REPUBLIKA.CO.ID, JAKARTA -- Deputi Bidang Ilmu Pengetahuan Hayati Lembaga Ilmu Pengetahuan Indonesia (LIPI), Enny Sudarmonowati, mengatakan penanaman bambu di hulu dan sepanjang sempadan merupakan solusi tepat mencegah potensi banjir dan tanah longsor. Penanaman bambu dinilai lebih efektif jika dibandingkan dengan betonisasi.
"Sebab, pembetonan di sempadan sungai hanya menstabilkan tanah secara kinetis. Akibatnya, saat air datang, sempadan tidak mampu menahan erosi. Selain itu, betonisasi juga berdampak buruk pada sumber mata air di sekitar sungai," ujar Enny di Jakarta, Rabu (23/11).
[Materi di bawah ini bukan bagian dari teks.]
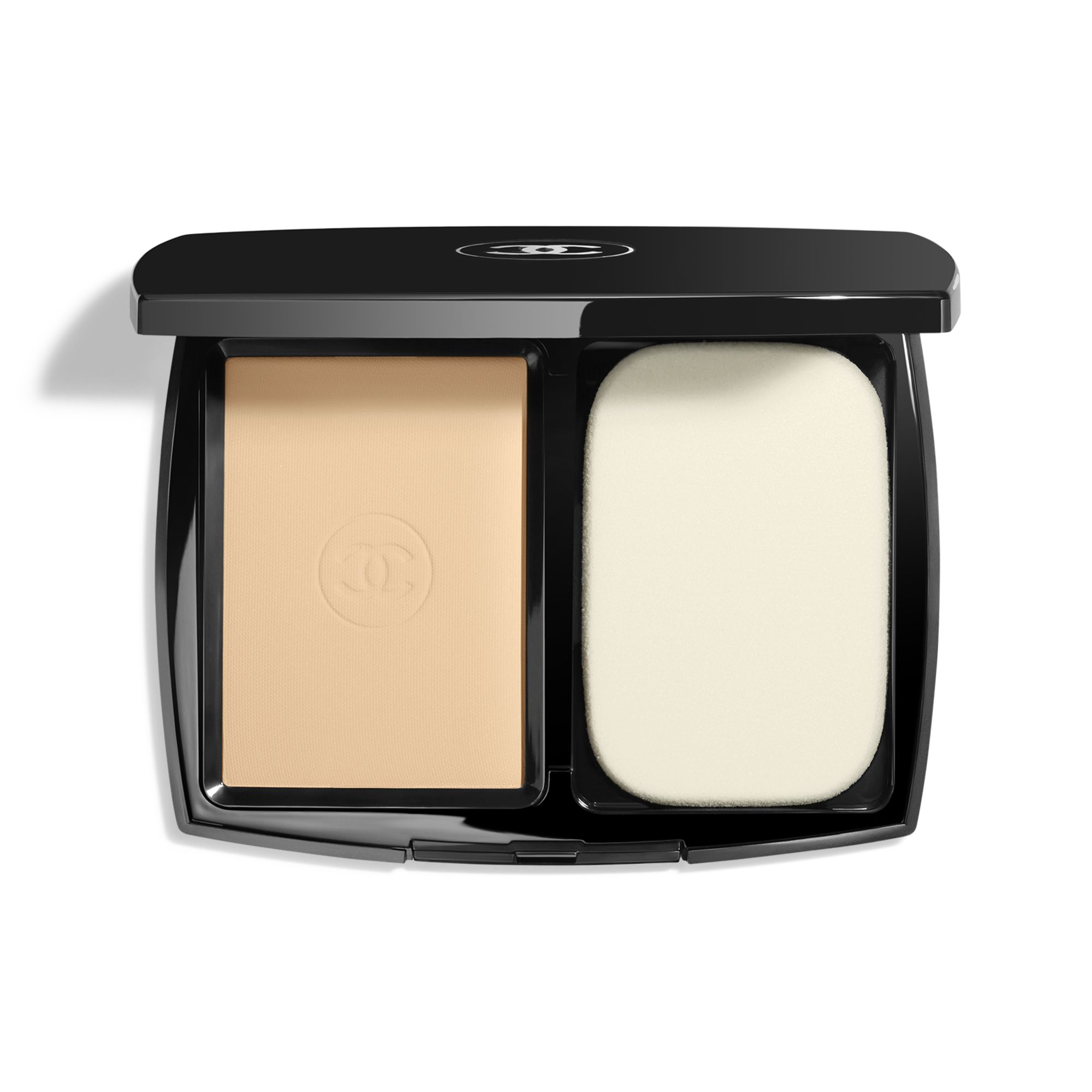 COMPACT FOUNDATION DENGAN HASIL AKHIR FLAWLESS DAN TAHAN LAMA – NYAMAN SEPANJANG HARI
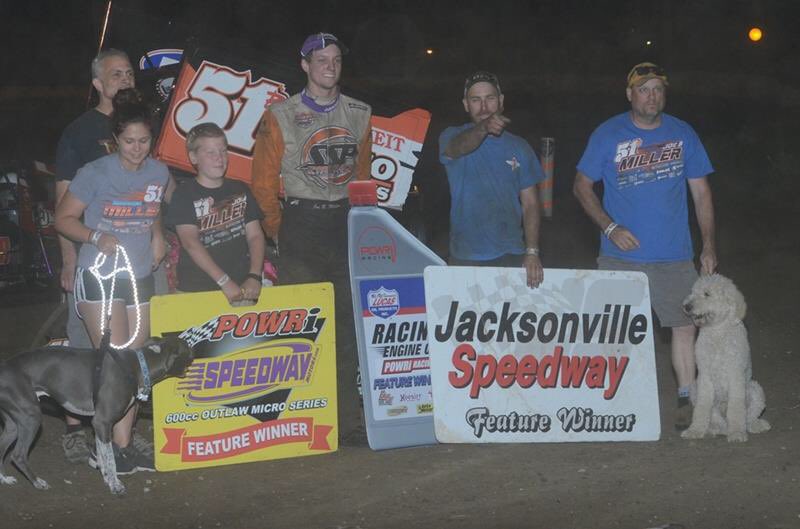 Lightning_Wings's tweet photo. Joe B. Miller snags the WIN night 1 of the @POWRi_Racing Speedweek at Jacksonville Speedway #lightningwings #choiceofchampions https://t.co/ORKRsPyMFW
Menurut Enny, bambu merupakan tanaman yang cocok memperbaiki kondisi hulu dan sempadan sungai. Akar bambu yang berjenis serabut dapat menstabilkan tanah dan mencegah erosi.
Selain itu, cadangan air tetap terjaga karena bambu memiliki kemampuan mengkonservasi air. Batang bambu yang bersifat kapiler dapat menghisap dan menampung air. Saat musim kemarau, air dapat dialirkan ke bawah sehingga keberlangsungan sumber daya air secara jangka panjang dapat terjaga.
Peneliti bambu LIPI, Elizabeth A Widjaja menuturkan penanaman bambu idealnya dilakukan di hulu dan hilir sungai. Bambu memberikan manfaat jangka pendek dan jangka panjang.
"Selain mencegah banjir dan longsor, bambu memiliki nilai ekonomi bagi masyarakat setempat," katanya.
Dia memaparkan, tidak semua jenis bambu cocok ditanam di hulu dan kawasan sempadan. Beberapa jenis bambu yang cocok ditanam di dua kawasan itu yakni Bambusa vulgaris (bambu ampel), Bambusa vulgaris var. striata (bambu ampel kuning), Neolaba atra (loleba) dan sebagainya.
Elizabeth menegaskan, program tanam bambu perlu mendapat dukungan pemerintah dan instansi terkait. "Sebab, selama ini program tanam bambu belum mendapat dukungan kebijakan pemerintah. Bahkan, bambu justru dianggap mengganggu sehingga masyarakat cenderung melakukan penebangan," tambah dia.